Ottmar Hitzfeld war der letzte und bislang einzige Trainer, der Borussia Dortmund zum Titel in der Champions League führte. 1997 gewann der BVB unter seiner Leitung das Finale in München 3:1 gegen Juventus Turin. Nun stehen die Westfalen erneut im Endspiel, sie treffen Samstag im Londoner Wembleystadion auf Real Madrid. Hitzfeld wird allerdings nicht vor Ort sein, der 75-Jährige schaut sich die Partie im heimischen Lörrach mit seiner Frau Beatrix im Fernsehen an.
Frage: Herr Hitzfeld, warum reisen Sie nicht nach London?
Hitzfeld: Ich meide mittlerweile solch gewaltige Menschen-Ansammlungen. Da fühle ich mich unwohl. Klar, wenn man erst einmal auf der Tribüne sitzt, ist das großartig. Aber die Anreise und das ganze Drumherum wären mir einfach zu stressig. Da ist es im eigenen Wohnzimmer doch viel gemütlicher und entspannter.
Frage: Trauen Sie der Borussia zu, Ihren Erfolg nach 27 Jahren endlich zu wiederholen?
Hitzfeld: Ich würde es dem Verein und allen Dortmundern wirklich von Herzen wünschen. Die Mentalität und die Menschen im Ruhrgebiet, die den Fußball so sehr lieben und leben, hätten diesen Triumph absolut verdient.
Frage: Wie sehen Sie die Chancen?
Hitzfeld: Real Madrid ist sicherlich der klare Favorit, aber das war Paris im Halbfinale auch schon. Borussia hat in der Champions League bislang eindrucksvoll bewiesen, wie viel Qualität in dieser Mannschaft steckt. Auch wenn ihr Auftreten in der Bundesliga in der abgelaufenen Saison ziemlich enttäuschend war.
Frage: Wie sind diese zwei Gesichter möglich?
Hitzfeld: Sieht so aus, als hätte der BVB in der Meisterschaft relativ früh abgeschenkt, um sich voll auf die Champions League zu konzentrieren. Vielleicht war es ja ein cleverer Schachzug. Doch im Ernst – als die erneute Qualifikation für das internationale Geschäft feststand, war es ohnehin nicht mehr ausschlagend, ob es in der Bundesliga Platz vier oder fünf wird. Da zählte für alle nur noch die Königsklasse.
Frage: Hätten Sie der Borussia den Endspieleinzug zugetraut?
Hitzfeld: Nein, eher den Bayern – da bin ich ehrlich. Aber jetzt hat Dortmund nichts mehr zu verlieren, kann also nur noch gewinnen. Das ist eine echte Chance. Der Druck für Real Madrid ist ungleich größer. Eine spannende Konstellation.
Frage: Haben Sie Trainer Edin Terzic schon alles Gute gewünscht?

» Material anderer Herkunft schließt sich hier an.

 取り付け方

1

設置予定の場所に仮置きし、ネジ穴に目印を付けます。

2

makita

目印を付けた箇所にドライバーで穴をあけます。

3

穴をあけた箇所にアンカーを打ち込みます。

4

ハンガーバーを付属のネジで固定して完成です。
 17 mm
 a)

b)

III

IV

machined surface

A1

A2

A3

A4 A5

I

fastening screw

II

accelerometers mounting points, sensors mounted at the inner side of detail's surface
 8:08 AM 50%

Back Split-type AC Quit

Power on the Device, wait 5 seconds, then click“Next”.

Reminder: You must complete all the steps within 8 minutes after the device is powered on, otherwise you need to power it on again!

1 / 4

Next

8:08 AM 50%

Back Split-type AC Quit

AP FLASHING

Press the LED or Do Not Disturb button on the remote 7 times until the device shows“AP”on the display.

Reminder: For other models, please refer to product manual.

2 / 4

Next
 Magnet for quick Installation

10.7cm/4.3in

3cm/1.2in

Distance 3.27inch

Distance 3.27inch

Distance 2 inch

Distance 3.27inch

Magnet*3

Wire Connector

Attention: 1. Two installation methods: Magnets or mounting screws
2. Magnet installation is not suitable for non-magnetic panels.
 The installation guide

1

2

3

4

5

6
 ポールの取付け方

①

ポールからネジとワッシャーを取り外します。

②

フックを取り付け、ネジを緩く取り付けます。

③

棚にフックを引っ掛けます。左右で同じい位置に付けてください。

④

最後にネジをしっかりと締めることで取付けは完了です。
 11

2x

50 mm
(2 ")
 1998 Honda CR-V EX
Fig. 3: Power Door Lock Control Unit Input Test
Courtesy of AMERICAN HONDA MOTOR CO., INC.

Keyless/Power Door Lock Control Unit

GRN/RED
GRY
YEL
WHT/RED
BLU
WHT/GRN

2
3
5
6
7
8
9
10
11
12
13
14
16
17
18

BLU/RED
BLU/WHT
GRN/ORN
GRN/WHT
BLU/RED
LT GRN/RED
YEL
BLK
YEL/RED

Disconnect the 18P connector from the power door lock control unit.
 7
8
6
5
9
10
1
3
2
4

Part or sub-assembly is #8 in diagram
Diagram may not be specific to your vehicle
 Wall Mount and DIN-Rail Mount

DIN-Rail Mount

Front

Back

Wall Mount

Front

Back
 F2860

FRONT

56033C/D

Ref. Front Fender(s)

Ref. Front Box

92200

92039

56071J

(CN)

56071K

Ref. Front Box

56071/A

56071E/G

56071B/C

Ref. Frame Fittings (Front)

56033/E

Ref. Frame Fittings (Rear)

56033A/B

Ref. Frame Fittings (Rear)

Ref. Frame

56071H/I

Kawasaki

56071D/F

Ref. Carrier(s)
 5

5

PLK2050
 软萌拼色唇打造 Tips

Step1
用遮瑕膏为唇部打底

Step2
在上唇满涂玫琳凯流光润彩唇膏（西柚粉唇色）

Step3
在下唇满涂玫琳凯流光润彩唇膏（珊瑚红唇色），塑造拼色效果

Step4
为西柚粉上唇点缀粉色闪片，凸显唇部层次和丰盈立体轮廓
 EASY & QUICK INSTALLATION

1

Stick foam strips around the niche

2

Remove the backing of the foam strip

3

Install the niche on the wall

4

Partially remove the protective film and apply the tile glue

Hitzfeld: Mit solchen Dingen halte ich mich zurück. Er wird garantiert jede Menge gut gemeinter Ratschläge und Nachrichten bekommen. Da braucht er von mir keine zusätzliche Aufmunterung. Er weiß auch so, was er zu tun hat.
Frage: Terzic kann mit einem Finalsieg gegen Real ein neues Kapitel Fußballgeschichte schreiben. Wie ist Ihr Eindruck von ihm?
Hitzfeld: Ich kenne Edin Terzic nur flüchtig. Aber sein Auftreten an der Seitenlinie gefällt mir. Er wirkt ehrlich und authentisch. Er scheint gut zum BVB zu passen. Mit einem Erfolg über Madrid könnte er sich in Dortmund unsterblich machen.
Frage: Genau wie Marco Reus, wenn er nach seinem letzten Spiel die Borussia den großen Pokal gewinnen würde.
Hitzfeld: Keine Frage, das wäre eine tolle Geschichte, wie sie eben nur der Fußball schreibt.
Frage: Hand aufs Herz – gäb es nicht doch einen kleinen Stich, wenn Terzic am Samstagabend ihren bislang einmaligen Erfolg kopieren könnte?
Hitzfeld: Auf gar keinen Fall! Ich würde mich unglaublich darüber freuen. Meine Jahre in Dortmund gehören zu den schönsten in meinem Leben. Natürlich war auch die Zeit bei Bayern München prägend und eindrucksvoll. Aber der Fußball im Pott ist auf seine Art und Weise trotzdem irgendwie noch intensiver. Weil die Fans dort für ihren Verein das letzte Hemd und sogar mehr geben. Sie würden vor Stolz platzen, wenn es mit dem erneuten Finalsieg klappt.
Das Interview wurde für das Sport-Kompetenzcenter (WELT, SPORT BILD, BILD) geführt und zuerst in BILD veröffentlicht.